Вронский не мог понять, как она, со своею сильною, честною натурой, могла переносить это положение обмана и не желать выйти из него; но он не догадывался,
что главная причина этого было то слово сын, которого она не могла выговорить. Когда она думала о сыне и его будущих отношениях к бросившей его отца матери, ей так становилось страшно за то, что она сделала, это она не рассуждала, а, как женщина, старалась только успокоить себя лживыми рассуждениями и словами, с тем чтобы все оставалось по-старому и чтобы можно было забыть про страшный вопрос, что будет с сыном.
— Я прошу тебя, я умоляю тебя, — вдруг совсем другим, искренним и нежным тоном сказала она, взяв его за руку, — никогда не говори со мной об этом!
— Но, Анна...
— Никогда. Предоставь мне. Всю низость, весь ужас своего положения я знаю; но это не так легко решить, как ты думаешь. И предоставь мне, и слушайся меня. Никогда со мной не говори об этом. Обещаешь ты мне?.. Нет, нет, обещай!..
— Я все обещаю, но я не могу быть спокоен, особенно после того, что ты сказала. Я не могу быть спокоен, когда ты не можешь быть спокойна...
— Я? — повторила она. — Да, я мучаюсь иногда; но это пройдет, если ты никогда не будешь говорить со мной. Когда ты говоришь со мной об этом, тогда только это меня мучает.
— Я не понимаю, — сказал он.
— Я знаю, — перебила она его, — как тяжело твоей честной натуре лгать, и жалею тебя. Я часто думаю, как для меня ты мог погубить свою жизнь.
— Я то же самое сейчас думал, — сказал он, — как из-за меня ты могла пожертвовать всем? Я не могу простить себе то, что ты несчастлива.
— Я несчастлива? — сказала она, приближаясь к нему и с восторженною улыбкой любви глядя на него, — я — как голодный человек, которому дали есть. Может быть, ему холодно, и платье у него разорвано, и стыдно, но он не несчастлив. Я несчастлива? Нет, вот мое счастье...
Она услыхала голос возвращавшегося сына и, окинув быстрым взглядом террасу, порывисто встала. Взгляд ее зажегся знакомым ему огнем, она быстрым движением подняла свои красивые, покрытые кольцами руки, взяла его за голову, посмотрела на него долгим взглядом и,
приблизив свое лицо с открытыми, улыбающимися губами, быстро поцеловала его рот и оба глаза и оттолкнула.
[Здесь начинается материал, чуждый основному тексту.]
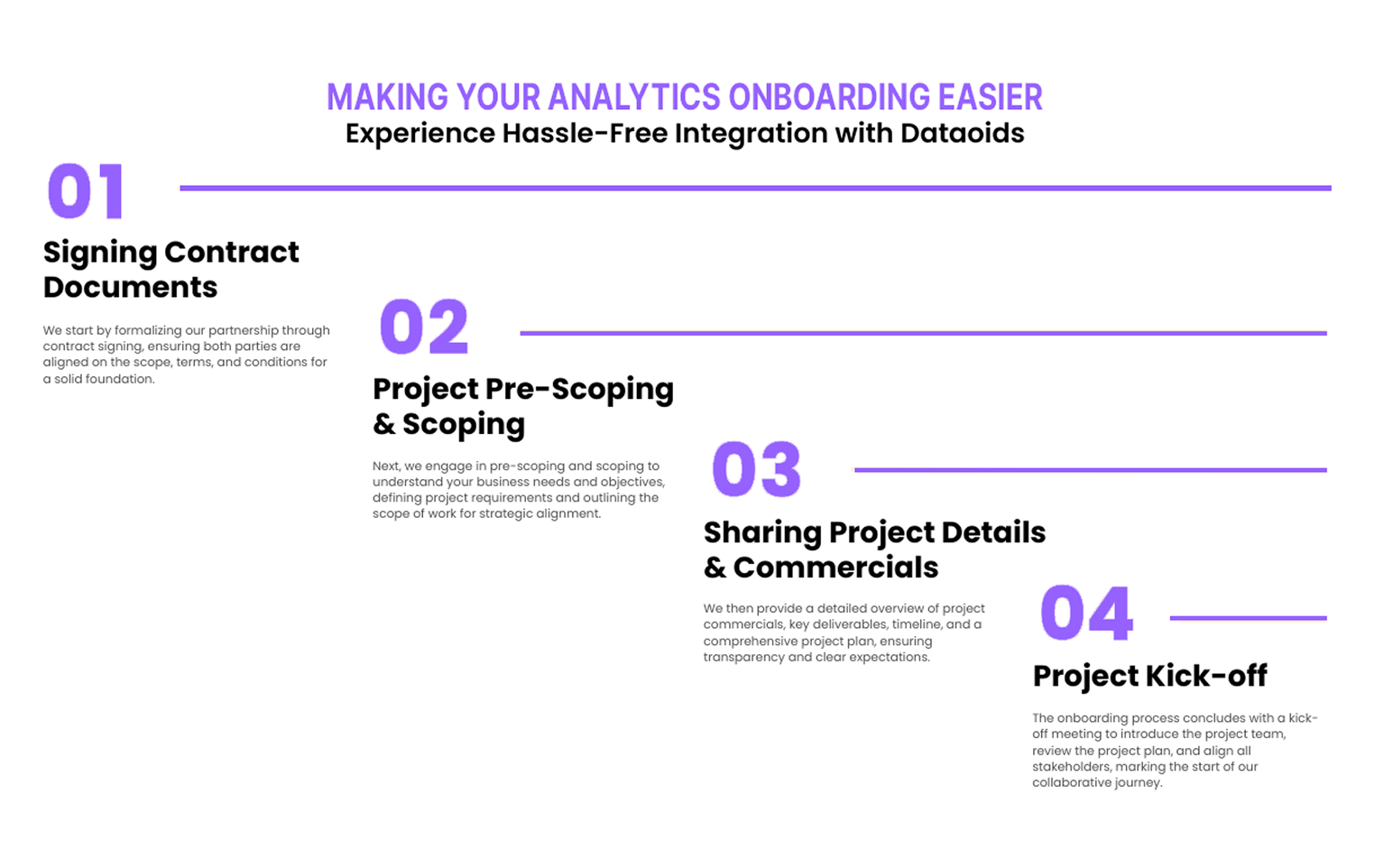 MAKING YOUR ANALYTICS ONBOARDING EASIER
Experience Hassle-Free Integration with Dataoids

01

Signing Contract Documents

We start by formalizing our partnership through contract signing, ensuring both parties are aligned on the scope, terms, and conditions for a solid foundation.

02

Project Pre-Scoping & Scoping

Next, we engage in pre-scoping and scoping to understand your business needs and objectives, defining project requirements and outlining the scope of work for strategic alignment.

03

Sharing Project Details & Commercials

We then provide a detailed overview of project commercials, key deliverables, timeline, and a comprehensive project plan, ensuring transparency and clear expectations.

04

Project Kick-off

The onboarding process concludes with a kick-off meeting to introduce the project team, review the project plan, and align all stakeholders, marking the start of our collaborative journey.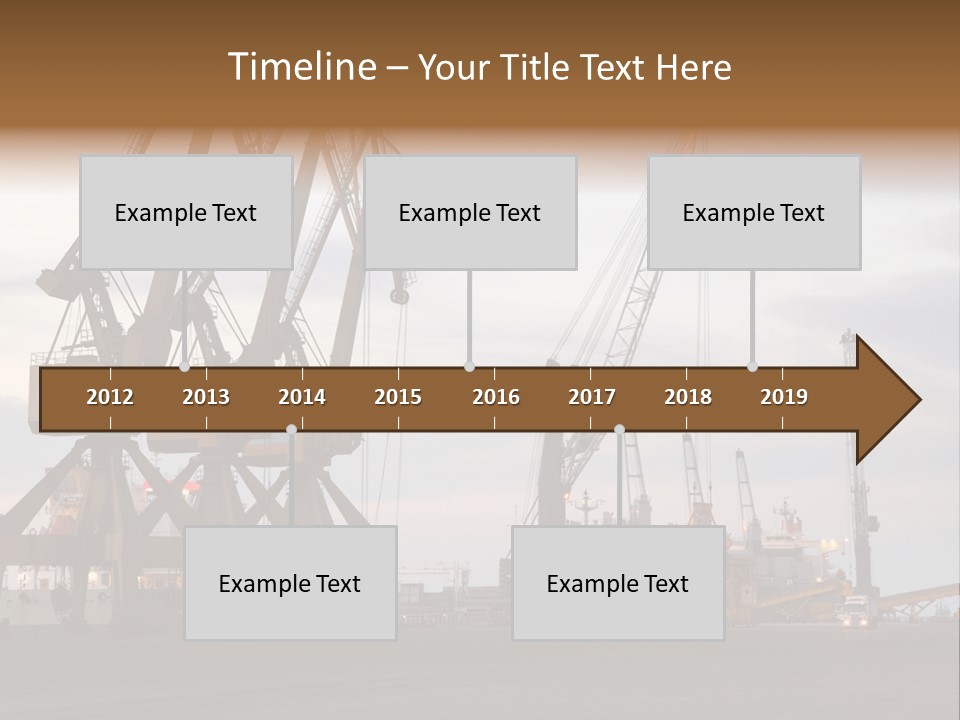 Timeline – Your Title Text Here

Example Text

Example Text

Example Text

2012 2013 2014 2015 2016 2017 2018 2019

Example Text

Example Text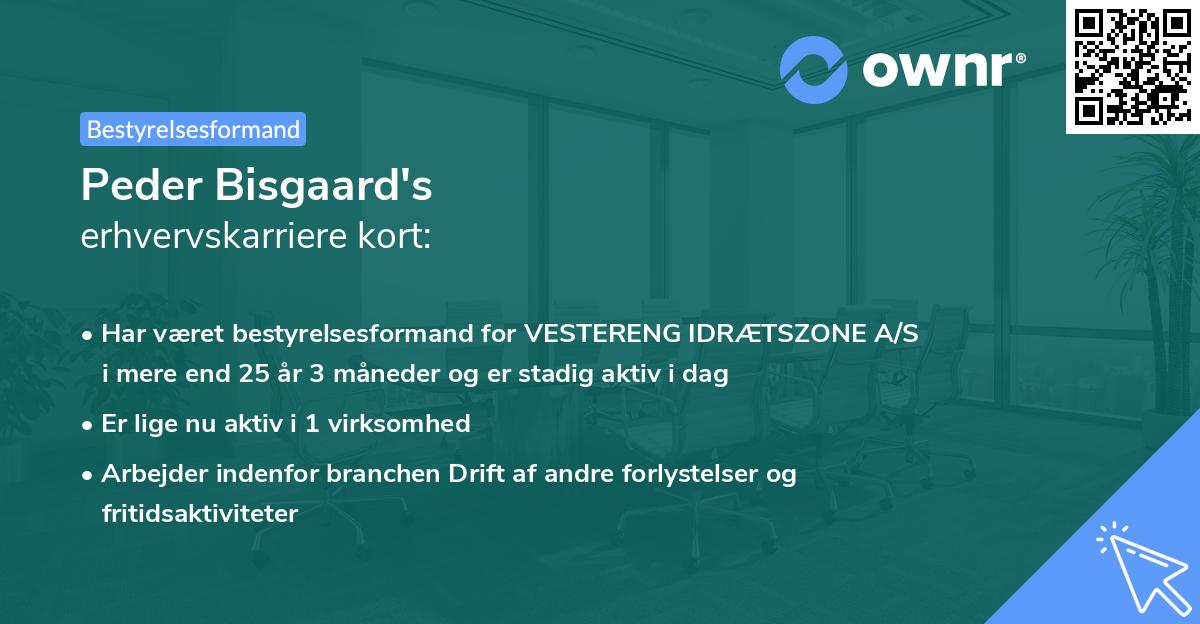 ownr®

Bestyrelsesformand

Peder Bisgaard's
erhvervskarriere kort:

• Har været bestyrelsesformand for VESTERENG IDRÆTSZONE A/S i mere end 25 år 3 måneder og er stadig aktiv i dag
• Er lige nu aktiv i 1 virksomhed
• Arbejder indenfor branchen Drift af andre forlystelser og fritidsaktiviteter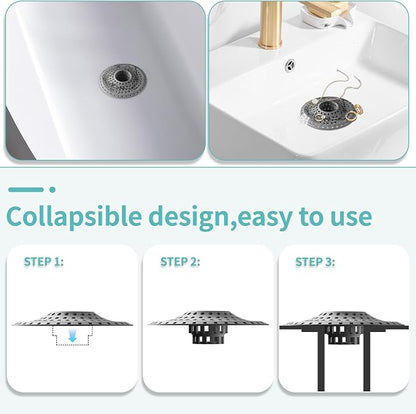 Collapsible design,easy to use

STEP 1:

STEP 2:

STEP 3: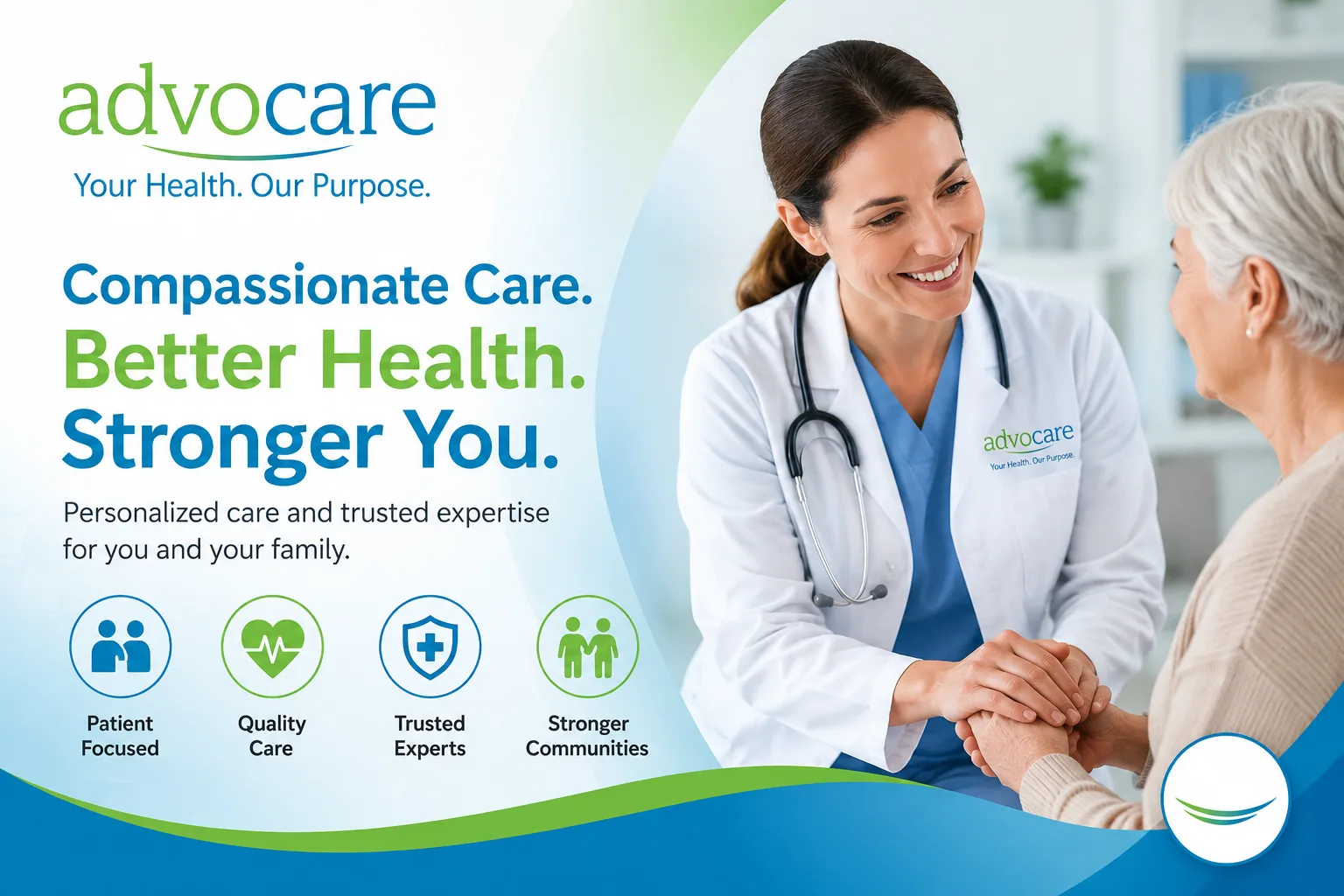 advocare
Your Health. Our Purpose.

Compassionate Care.
Better Health.
Stronger You.

Personalized care and trusted expertise for you and your family.

Patient Focused

Quality Care

Trusted Experts

Stronger Communities

advocare
Your Health. Our Purpose.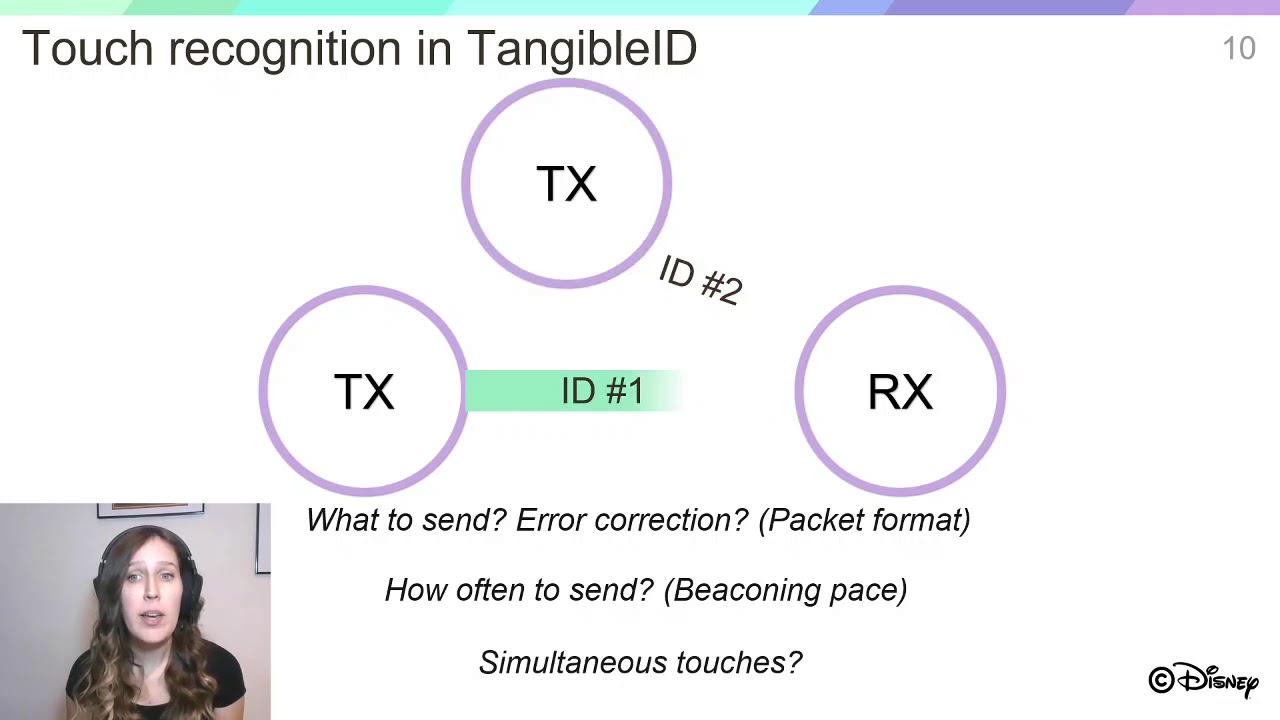 Touch recognition in TangibleID

10

TX

ID #2

TX

ID #1

RX

What to send? Error correction? (Packet format)

How often to send? (Beaconing pace)

Simultaneous touches?

©Disney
Она хотела идти, но он удержал ее.
— Когда? — проговорил он шепотом, восторженно глядя на нее.
— Нынче, в час, — прошептала она и, тяжело вздохнув, пошла своим легким и быстрым шагом навстречу сыну.
Сережу дождь застал в большом саду, и они с няней просидели в беседке.
— Ну, до свиданья, — сказала она Вронскому. — Теперь скоро надо на скачки. Бетси обещала заехать за мной.
Вронский, взглянув на часы, поспешно уехал.